ROBINS AIR FORCE BASE, Ga. — One of the original buildings at Robins remains a major part of maintenance operations on the base, and that likely will continue for many years to come.
There's actually not much choice, because logistically replacing Building 125 is almost impossible. Work on the C-5 Galaxy, one of the largest military planes in the world, is done there.
Even if the Air Force had the money to replace the enormous building, there's nowhere else to do the work on planes that size temporarily if the current building were razed and a new one put in its place, officials said.
The planes are too important for the work to be delayed while a new building is constructed. There's also nowhere else on the flight line to build a hangar that size in a new location.
"(Building) 125 is the heart of our industrial complex," said Scott Hastings, director of the 78th Civil Engineer Squadron. "If you look at the map, you are really constrained in where you are going to put another building that size. The room just isn't there."
That's why, despite being more than 70 years old, the huge building is undergoing significant renovation with a new roof and upgraded fire-suppression system. It's a $56 million project that started six months ago and is expected to take two years.
If that price sounds expensive for a roof replacement, consider that the building is 595,000 square feet, which is 13.7 acres or about 10 football fields.

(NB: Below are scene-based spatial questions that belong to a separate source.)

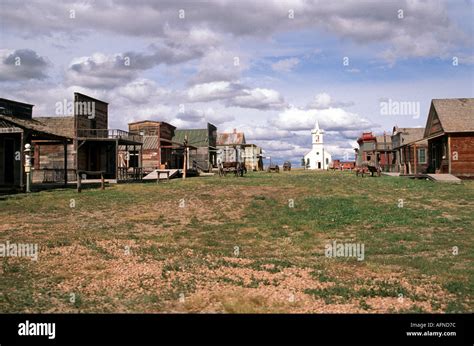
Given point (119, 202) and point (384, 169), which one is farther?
point (384, 169)

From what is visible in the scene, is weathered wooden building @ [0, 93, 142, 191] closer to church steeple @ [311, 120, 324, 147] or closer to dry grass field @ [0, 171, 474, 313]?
dry grass field @ [0, 171, 474, 313]

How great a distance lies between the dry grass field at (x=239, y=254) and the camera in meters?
7.60

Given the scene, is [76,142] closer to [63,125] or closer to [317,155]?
[63,125]

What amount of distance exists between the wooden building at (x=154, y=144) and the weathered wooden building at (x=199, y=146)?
144cm

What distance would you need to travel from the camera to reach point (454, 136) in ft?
106

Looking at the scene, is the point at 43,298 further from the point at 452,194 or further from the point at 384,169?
the point at 384,169

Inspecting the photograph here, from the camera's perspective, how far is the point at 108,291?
8.13 metres

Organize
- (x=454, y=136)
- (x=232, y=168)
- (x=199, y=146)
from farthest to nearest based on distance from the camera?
(x=199, y=146), (x=232, y=168), (x=454, y=136)

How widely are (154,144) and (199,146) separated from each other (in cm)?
1143

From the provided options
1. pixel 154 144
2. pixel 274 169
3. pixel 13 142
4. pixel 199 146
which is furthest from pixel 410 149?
pixel 13 142

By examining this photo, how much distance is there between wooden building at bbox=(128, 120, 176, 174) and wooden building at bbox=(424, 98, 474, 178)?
2515 cm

The work is being done in sections so it doesn't shut down the C-5 work.
Scott said there wouldn't be a great advantage in a new building other than energy efficiency.

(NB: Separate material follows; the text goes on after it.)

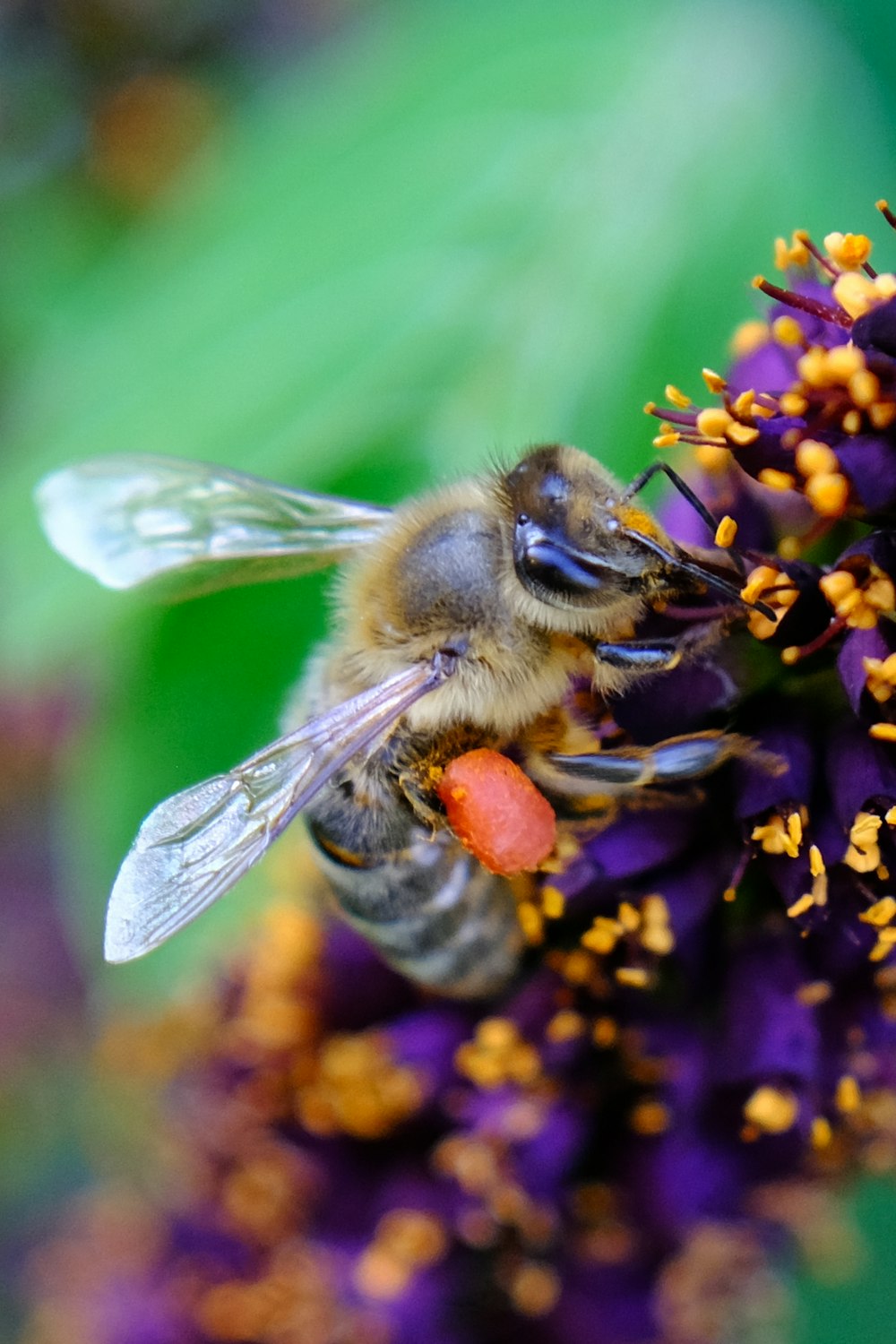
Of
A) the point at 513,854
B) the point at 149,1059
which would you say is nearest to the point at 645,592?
the point at 513,854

Construction of Building 125 began in 1941 and was completed in 1942, said Bill Head, the base historian. By 1943, work was going in full force, inside and outside the hangars, he said. The base worked on a large variety of aircraft, and unlike today, there would have been different models of aircraft being worked on simultaneously under one roof.
Middle Georgians who worked in Building 125 back then fought the Germans and Japanese with wrenches and screw drivers. They repaired B-17s bombers, P-51 fighters and just about every other kind of aircraft used in the war, Head said. Not unlike today, cargo aircraft was a major part of the workload.
Head said the work done in places like Robins is vital to any military effort.
"If you don't have guys back here working their tails off, then you don't have anything to fly," he said.
There are two other original buildings still in use — Buildings 110 and 220 — as well as some senior officers' homes. Building 110 is the base operations building, and Building 220, which was the original base headquarters, is being used by the Air Force Materiel Command.
When Robins was under construction, a mobile sawmill was brought in, Head said, so a lot of timber in the original buildings came from base property.